Thank God for my parents — the same people who I feared I’d make sick. They were willing to risk it every day to bring me food, groceries, etc. I’m not alone. I’m sure all of us who have gone through this have had heroes close to us, keeping us going.
The days have ticked like months on the calendar, but by Nov. 19, I’ll be two weeks from my test date. That’s four days longer than the 10 days I was advised to quarantine. Aside from sneaking down to our office and locking the door, I’ve tried to stay disconnected from the outside world.
I may have had an emotional moment or two in the beginning, and perhaps a couple more based on some friends who were genuinely scared about my well being.

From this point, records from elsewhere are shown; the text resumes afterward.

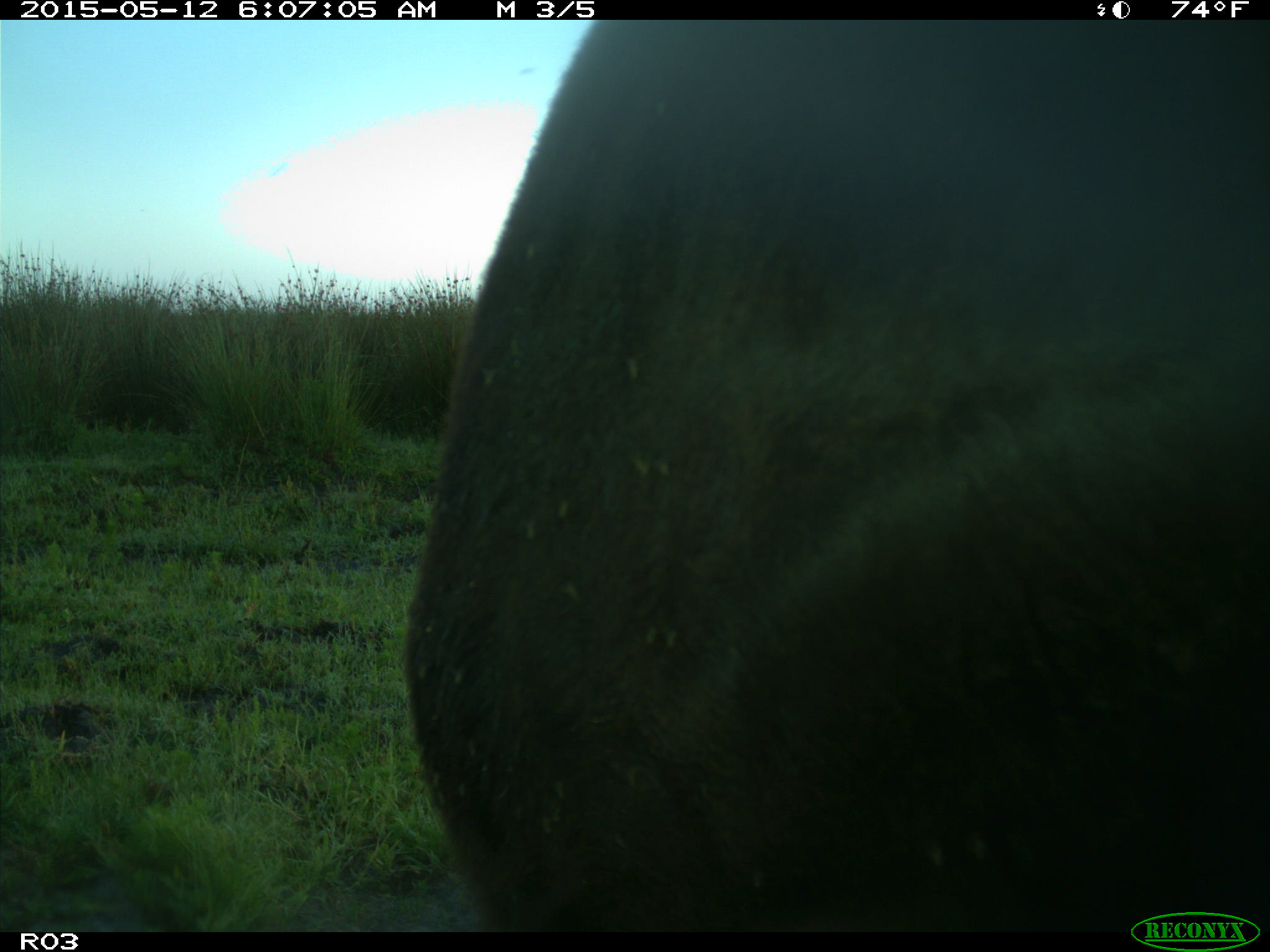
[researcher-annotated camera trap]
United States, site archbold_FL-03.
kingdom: Animalia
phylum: Chordata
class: Mammalia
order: Artiodactyla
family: Bovidae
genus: Bos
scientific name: Bos taurus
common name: domestic cow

However, for the most part, I’m used to being alone. I did just fine.
The governor addressed the state on the evening of Nov. 16, bringing even stricter rules and regulations amid this pandemic. While I feel she’s always behind, it shows she’s finally taking this a bit more seriously. I urge all of you to do the same. We have our biggest holidays right around the corner. This reaches you a week before Thanksgiving, and a month before Christmas. As strange as it sounds, give thanks this season by NOT having large group gatherings. Keep it confined to just immediate family at most. The life you save may be your 4-year old daughter, your mother, your grandparent, etc. How about Christmas in June?
One last thing, from a physical standpoint, my timeline with the virus was printed last week. By now I feel pretty good. I took a 2 1/2 mile walk late Saturday night and it felt great. My only long-lasting symptom is that I still can’t taste. It’s been nine days since I lost it, and while it’s starting to come back, it’s not all the way there as I write this.